**Task requirements:** Please reproduce, without changes, the part of the listing that opens with the line containing "What is the" and runs through the end of the listing, leaving out the pictures.

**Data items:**
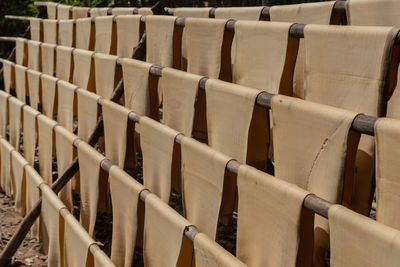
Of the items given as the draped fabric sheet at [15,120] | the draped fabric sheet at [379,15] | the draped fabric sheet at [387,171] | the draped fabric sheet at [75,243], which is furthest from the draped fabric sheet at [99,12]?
the draped fabric sheet at [387,171]

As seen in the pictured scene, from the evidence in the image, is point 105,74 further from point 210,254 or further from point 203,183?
point 210,254

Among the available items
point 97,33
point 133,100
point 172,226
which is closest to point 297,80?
point 172,226

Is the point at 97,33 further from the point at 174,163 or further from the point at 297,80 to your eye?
the point at 297,80

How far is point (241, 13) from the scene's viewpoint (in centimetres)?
210

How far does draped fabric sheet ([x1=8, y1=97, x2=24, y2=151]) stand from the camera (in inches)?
140

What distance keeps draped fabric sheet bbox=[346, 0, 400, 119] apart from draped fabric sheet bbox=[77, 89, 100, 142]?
135cm

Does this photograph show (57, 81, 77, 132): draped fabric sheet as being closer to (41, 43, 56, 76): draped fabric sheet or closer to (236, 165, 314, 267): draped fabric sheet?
(41, 43, 56, 76): draped fabric sheet

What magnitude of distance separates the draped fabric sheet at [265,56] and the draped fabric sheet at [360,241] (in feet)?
1.99

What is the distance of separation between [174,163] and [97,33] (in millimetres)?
1199

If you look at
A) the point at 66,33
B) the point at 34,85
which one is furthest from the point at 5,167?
the point at 66,33

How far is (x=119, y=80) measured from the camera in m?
2.62

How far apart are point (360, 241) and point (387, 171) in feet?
0.52

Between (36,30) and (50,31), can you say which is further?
(36,30)

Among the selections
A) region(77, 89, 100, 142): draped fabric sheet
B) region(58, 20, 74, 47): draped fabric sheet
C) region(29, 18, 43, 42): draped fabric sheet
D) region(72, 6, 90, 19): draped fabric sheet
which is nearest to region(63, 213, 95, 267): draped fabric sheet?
region(77, 89, 100, 142): draped fabric sheet
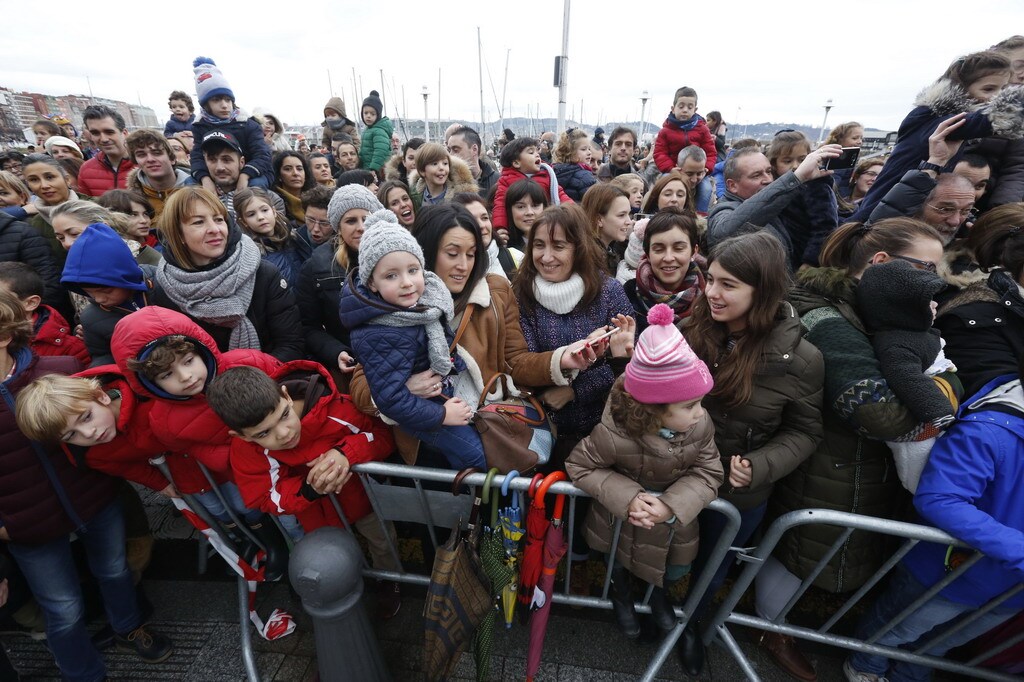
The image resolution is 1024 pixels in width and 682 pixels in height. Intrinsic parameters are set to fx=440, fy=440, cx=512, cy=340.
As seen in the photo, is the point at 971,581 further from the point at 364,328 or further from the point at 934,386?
the point at 364,328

**The completed task:**
What is the distance of separation between [174,163] and [97,33] (in millimetres)?
1199

If you look at
A) the point at 66,33
B) the point at 34,85
which one is furthest from the point at 5,167?
the point at 66,33

How far is (x=119, y=80) measured from the camera in m?
2.62

How far apart are point (360, 241) and point (387, 171) in feet?
0.52

Between (36,30) and (50,31), can you say which is further?
(36,30)

Among the selections
A) region(77, 89, 100, 142): draped fabric sheet
B) region(58, 20, 74, 47): draped fabric sheet
C) region(29, 18, 43, 42): draped fabric sheet
D) region(72, 6, 90, 19): draped fabric sheet
which is nearest to region(63, 213, 95, 267): draped fabric sheet?
region(77, 89, 100, 142): draped fabric sheet
The image resolution is 1024 pixels in width and 682 pixels in height. Intrinsic parameters are set to fx=440, fy=440, cx=512, cy=340.
As seen in the photo, is the point at 971,581 further from the point at 364,328 or further from the point at 934,386?
the point at 364,328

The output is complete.